◆ **Esercizio assegnato**: Modifica il passo dell'articolo sul congresso di Rifondazione Comunista che va da "È stata la neve, infatti, la" a "tutto il congresso.": sostituisci "bufera" con "tormenta" e riporta il passo così modificato.

◆ **Brano di origine**:
☆ ☆ ☆ ☆ ☆

Publie le giovedì 3 marzo 2005 par Open-Publishing

Dazibao Partiti Partito della Rifondazione Comunista Parigi

di Paola Zanca

Cacciare Berlusconi. È questa la domanda più grande del popolo italiano. È questa la parola d’ordine che Fausto Bertinotti ha lanciato dal palco del Palazzo del Cinema di Venezia. Nessun accenno alle tanto contestate primarie cui il segretario si era candidato. Anzi, un esplicito riferimento alla guida di Romano Prodi. Insomma, la scelta del segretario sembra netta: «Chi non fosse in grado di contribuire a realizzare questo obiettivo verrebbe cancellato dalla scena della politica». Non manca certo il ricordo della “lezione pugliese”, quella della vittoria del candidato di Rifondazione, Nichi Vendola. Ma anche in questo caso, Bertinotti fa un distinguo: «La vittoria di Nichi non è tanto la vittoria di un leader radicale, di un nostro compagno, quanto la vittoria del suo radicamento nel popolo pugliese». E anche Prodi si congratula per quella che sembra già «un’apertura riformista».

Insomma, l’obiettivo è chiaro. Ora bisogna capire come raggiungerlo. È questo che Bertinotti ha voluto spiegare ai 692 delegati giunti da tutta Italia, insieme alle decine e decine di rappresentanti internazionali arrivati da tutti e cinque i continenti. Scampati alla tempesta, erano presenti tutti gli esponenti del centrosinistra e del mondo sindacale. Assenti, invece, i presidenti delle Camere, Pera e Casini: entrambi hanno inviato una lettera di saluto.

È stata la neve, infatti, la prima, inattesa, ospite del sesto congresso di Rifondazione Comunista al Palazzo del Cinema di Venezia. La neve che ha imbiancato i delegati che arrivavano a piedi, la neve che ha fermato tutti quelli che sono arrivati all’aeroporto Marco Polo, bloccato dalla bufera. La seconda, molto attesa però, è stata la notizia che Pietro Ingrao ha preso la tessera del partito di Bertinotti. La lettera di adesione di Ingrao, letta dal palco dallo stesso Bertinotti e presentata come «un dono straordinario», viene salutata da un lungo, caldo, applauso di tutto il congresso.

Si respira aria di festa qui al Lido. Nonostante i fiocchi che non smettono di cadere, già lungo il percorso che porta al Palazzo, c’è chi prova a scaldarsi cantando «Bandiera Rossa». Sono i delegati di Catania che, dicono, non vedono l’ora di abbracciare il loro segretario. Ma la colonna sonora cambia appena varcato l’ingresso: la voce di Bob Marley intona le note di «Redemption song» e la tempesta sembra già lontana. Sullo schermo che tradizionalmente ospita le pellicole in concorso alla Mostra del Cinema, oggi campeggia il logo realizzato da Massimiliano Fuksas, un uovo che tiene stretti tutti e cinque i continenti dipinti di rosso. Al centro, immancabile, l’appello per la liberazione delle due giornaliste rapite in Iraq, Giuliana Sgrena e Florence Aubenas, recita «Liberiamo la pace». La grafia, inconfondibile, è quella di Vauro.

☆ ☆ ☆ ☆ ☆

◆ **Dati forniti**:
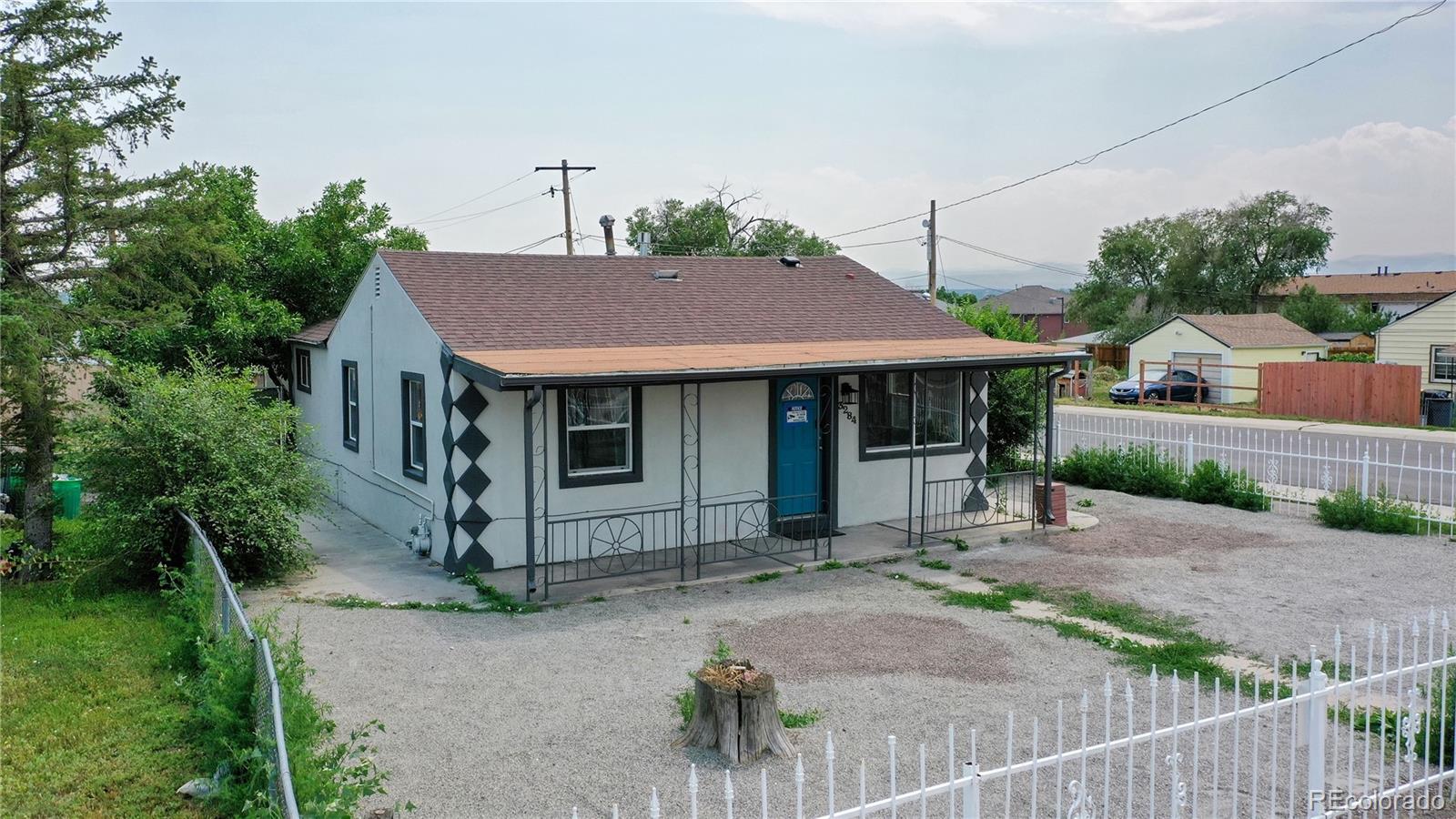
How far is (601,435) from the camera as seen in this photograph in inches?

☆ ☆ ☆ ☆ ☆

◆ **Risposta completa**:
È stata la neve, infatti, la prima, inattesa, ospite del sesto congresso di Rifondazione Comunista al Palazzo del Cinema di Venezia. La neve che ha imbiancato i delegati che arrivavano a piedi, la neve che ha fermato tutti quelli che sono arrivati all’aeroporto Marco Polo, bloccato dalla tormenta. La seconda, molto attesa però, è stata la notizia che Pietro Ingrao ha preso la tessera del partito di Bertinotti. La lettera di adesione di Ingrao, letta dal palco dallo stesso Bertinotti e presentata come «un dono straordinario», viene salutata da un lungo, caldo, applauso di tutto il congresso.